+++ Texte à lire

Lianna - John Sayles (1983)

Deuxième long métrage de John Sayles après le séminal Return of the Secaucus 7 mis en scène trois ans plus tôt, Lianna s'inscrit comme l'un des premiers films grand public dont le sujet principal traite ouvertement du coming out. Perçu (à raison) avec défiance à sa sortie par de nombreuses féministes étasuniennes, ledit sujet étant écrit et réalisé par un homme hétéro [1], Lianna fait néanmoins figure d'exception et de réussite. Mieux, John Sayles démontrait déjà à l'orée de sa filmographie la finesse de son analyse et son approche didactique. Mais n'allons pas trop vite. 

New Jersey. Mariée depuis une dizaine d'années à Dick (Jon DeVries), un professeur d'université, et mère de deux enfants, Lianna (Linda Griffiths) suit des cours du soir en psychologie de l'enfance avec son amie Sandy (Jo Henderson). En rentrant d'un cours auprès de l'enseignante Ruth Brennan (Jane Hallaren), Lianna découvre une nouvelle infidélité de son époux avec une étudiante. Elle se confie à Ruth lors de leur première soirée ensemble, où la jeune femme se remémore son premier amour refoulé... 
 
Au cours d'une décennie où le cinéma hollywoodien évoquait encore peu ou mal le thème de l'homosexualité [2], Lianna fait figure d'OFNI. Le statut indépendant de cette production est sans doute à prendre en compte, mais, cela ne remet nullement en cause la singularité du deuxième long métrage de John Sayles. Lianna se démarque de l'usuelle représentation hétéronormée qui était encore d'usage. Dont acte.

Chassée du domicile conjugal, accusée par son époux homophobe d'avoir pratiqué un acte contre nature, Lianna se retrouve seule et séparée de ses enfants. Celle qui avait abandonnée l'université pour se marier doit désormais trouver un logement et un travail. Or, jamais le récit ne verse, comme c'était à craindre, dans le mélodrame ou ne cherche à dépeindre son héroïne en victime. Nullement. Lianna se définit avant tout comme le portrait intime d'une renaissance. 

 

De la (re)découverte à la (ré)affirmation de soi, le scénario s'applique davantage à décrire sans pathos l'émancipation de cette jeune trentenaire. Mieux, le regard empathique de Sayles s'écarte de tout fétichisme malaisant, la romance entre Lianna et Ruth est dépeinte avec pudeur et sans voyeurisme [3]. Déterminée à vivre son nouvel amour, Lianna se retrouve toutefois vite confrontée à la réalité homophobe. Les lesbiennes n'ont pas d'autres choix que de cacher leurs vies sentimentales aux yeux de la population hétéronormée. Les sorties dans le club lesbien de la ville deviennent dès lors pour Lianna autant libératrices que révélatrices.

++++++
+++ Enregistrements présentés

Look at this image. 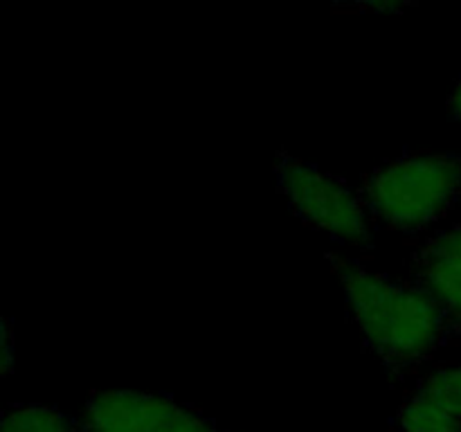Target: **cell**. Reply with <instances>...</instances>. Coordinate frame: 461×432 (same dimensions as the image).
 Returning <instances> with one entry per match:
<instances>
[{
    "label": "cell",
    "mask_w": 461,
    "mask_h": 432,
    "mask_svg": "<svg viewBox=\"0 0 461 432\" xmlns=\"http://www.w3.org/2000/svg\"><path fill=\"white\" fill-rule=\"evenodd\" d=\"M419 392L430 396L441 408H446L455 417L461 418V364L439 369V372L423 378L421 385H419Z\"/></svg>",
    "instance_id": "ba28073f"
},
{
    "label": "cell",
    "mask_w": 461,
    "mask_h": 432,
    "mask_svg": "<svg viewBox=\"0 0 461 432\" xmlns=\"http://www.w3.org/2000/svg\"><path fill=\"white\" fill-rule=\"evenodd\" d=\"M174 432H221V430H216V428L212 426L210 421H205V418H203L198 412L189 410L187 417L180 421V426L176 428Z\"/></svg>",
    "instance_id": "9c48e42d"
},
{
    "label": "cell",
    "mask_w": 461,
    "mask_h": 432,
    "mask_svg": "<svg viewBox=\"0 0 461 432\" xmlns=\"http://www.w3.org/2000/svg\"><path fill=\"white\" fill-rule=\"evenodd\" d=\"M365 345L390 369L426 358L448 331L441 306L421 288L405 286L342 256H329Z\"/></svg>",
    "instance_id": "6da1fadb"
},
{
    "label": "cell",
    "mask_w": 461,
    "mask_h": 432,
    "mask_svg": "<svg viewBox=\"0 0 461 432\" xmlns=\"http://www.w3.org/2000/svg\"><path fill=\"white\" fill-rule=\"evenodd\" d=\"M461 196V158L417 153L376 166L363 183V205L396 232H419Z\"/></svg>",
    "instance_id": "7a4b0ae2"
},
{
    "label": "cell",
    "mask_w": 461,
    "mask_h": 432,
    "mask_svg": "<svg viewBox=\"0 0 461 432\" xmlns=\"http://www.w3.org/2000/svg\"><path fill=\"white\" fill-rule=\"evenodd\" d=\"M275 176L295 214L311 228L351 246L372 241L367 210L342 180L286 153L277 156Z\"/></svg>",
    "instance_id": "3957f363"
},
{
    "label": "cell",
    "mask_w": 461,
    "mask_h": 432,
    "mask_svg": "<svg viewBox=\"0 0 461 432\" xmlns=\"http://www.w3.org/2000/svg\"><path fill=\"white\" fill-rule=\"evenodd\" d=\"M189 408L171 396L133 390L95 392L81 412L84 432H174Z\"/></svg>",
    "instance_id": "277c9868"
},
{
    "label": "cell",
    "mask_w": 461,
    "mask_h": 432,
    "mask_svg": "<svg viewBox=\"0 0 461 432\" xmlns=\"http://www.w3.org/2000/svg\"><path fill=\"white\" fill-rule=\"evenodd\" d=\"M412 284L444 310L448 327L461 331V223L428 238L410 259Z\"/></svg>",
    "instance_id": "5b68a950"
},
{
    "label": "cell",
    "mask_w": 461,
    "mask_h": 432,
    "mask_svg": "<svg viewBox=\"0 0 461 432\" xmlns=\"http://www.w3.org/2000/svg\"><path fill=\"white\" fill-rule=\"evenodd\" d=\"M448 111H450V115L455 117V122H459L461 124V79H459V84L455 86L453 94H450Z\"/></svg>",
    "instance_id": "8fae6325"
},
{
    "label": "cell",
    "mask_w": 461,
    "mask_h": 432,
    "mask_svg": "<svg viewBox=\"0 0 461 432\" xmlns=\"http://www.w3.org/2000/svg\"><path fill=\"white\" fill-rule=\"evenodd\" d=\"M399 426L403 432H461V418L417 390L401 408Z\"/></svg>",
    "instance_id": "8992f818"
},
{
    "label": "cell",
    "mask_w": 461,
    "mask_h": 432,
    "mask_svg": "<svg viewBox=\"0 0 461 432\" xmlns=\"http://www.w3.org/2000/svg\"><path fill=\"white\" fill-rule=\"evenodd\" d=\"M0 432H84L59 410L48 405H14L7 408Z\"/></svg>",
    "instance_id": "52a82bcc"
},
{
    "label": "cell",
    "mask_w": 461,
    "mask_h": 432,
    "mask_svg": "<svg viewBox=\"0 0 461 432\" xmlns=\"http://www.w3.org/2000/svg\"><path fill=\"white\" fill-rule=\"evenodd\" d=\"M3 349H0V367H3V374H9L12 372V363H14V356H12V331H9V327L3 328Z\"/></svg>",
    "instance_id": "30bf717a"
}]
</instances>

++++++

**Consignes de l'exercice:**
1. Dans la critique de Lianna, relevez tous les noms d'interprètes placés entre parenthèses après un personnage.
2. Sélectionnez chaque ligne des enregistrements qui contient la chaîne « fill ».
Les enregistrements n'ont aucun lien avec la critique de Lianna.

**Liste des réponses:**
1. Jon DeVries, Linda Griffiths, Jo Henderson, Jane Hallaren

2.
    "mask_svg": "<svg viewBox=\"0 0 461 432\" xmlns=\"http://www.w3.org/2000/svg\"><path fill=\"white\" fill-rule=\"evenodd\" d=\"M419 392L430 396L441 408H446L455 417L461 418V364L439 369V372L423 378L421 385H419Z\"/></svg>",
    "mask_svg": "<svg viewBox=\"0 0 461 432\" xmlns=\"http://www.w3.org/2000/svg\"><path fill=\"white\" fill-rule=\"evenodd\" d=\"M174 432H221V430H216V428L212 426L210 421H205V418H203L198 412L189 410L187 417L180 421V426L176 428Z\"/></svg>",
    "mask_svg": "<svg viewBox=\"0 0 461 432\" xmlns=\"http://www.w3.org/2000/svg\"><path fill=\"white\" fill-rule=\"evenodd\" d=\"M365 345L390 369L426 358L448 331L441 306L421 288L405 286L342 256H329Z\"/></svg>",
    "mask_svg": "<svg viewBox=\"0 0 461 432\" xmlns=\"http://www.w3.org/2000/svg\"><path fill=\"white\" fill-rule=\"evenodd\" d=\"M461 196V158L417 153L376 166L363 183V205L396 232H419Z\"/></svg>",
    "mask_svg": "<svg viewBox=\"0 0 461 432\" xmlns=\"http://www.w3.org/2000/svg\"><path fill=\"white\" fill-rule=\"evenodd\" d=\"M275 176L295 214L311 228L351 246L372 241L367 210L342 180L286 153L277 156Z\"/></svg>",
    "mask_svg": "<svg viewBox=\"0 0 461 432\" xmlns=\"http://www.w3.org/2000/svg\"><path fill=\"white\" fill-rule=\"evenodd\" d=\"M189 408L171 396L133 390L95 392L81 412L84 432H174Z\"/></svg>",
    "mask_svg": "<svg viewBox=\"0 0 461 432\" xmlns=\"http://www.w3.org/2000/svg\"><path fill=\"white\" fill-rule=\"evenodd\" d=\"M412 284L444 310L448 327L461 331V223L428 238L410 259Z\"/></svg>",
    "mask_svg": "<svg viewBox=\"0 0 461 432\" xmlns=\"http://www.w3.org/2000/svg\"><path fill=\"white\" fill-rule=\"evenodd\" d=\"M448 111H450V115L455 117V122H459L461 124V79H459V84L455 86L453 94H450Z\"/></svg>",
    "mask_svg": "<svg viewBox=\"0 0 461 432\" xmlns=\"http://www.w3.org/2000/svg\"><path fill=\"white\" fill-rule=\"evenodd\" d=\"M399 426L403 432H461V418L417 390L401 408Z\"/></svg>",
    "mask_svg": "<svg viewBox=\"0 0 461 432\" xmlns=\"http://www.w3.org/2000/svg\"><path fill=\"white\" fill-rule=\"evenodd\" d=\"M0 432H84L59 410L48 405H14L7 408Z\"/></svg>",
    "mask_svg": "<svg viewBox=\"0 0 461 432\" xmlns=\"http://www.w3.org/2000/svg\"><path fill=\"white\" fill-rule=\"evenodd\" d=\"M3 349H0V367H3V374H9L12 372V363H14V356H12V331H9V327L3 328Z\"/></svg>",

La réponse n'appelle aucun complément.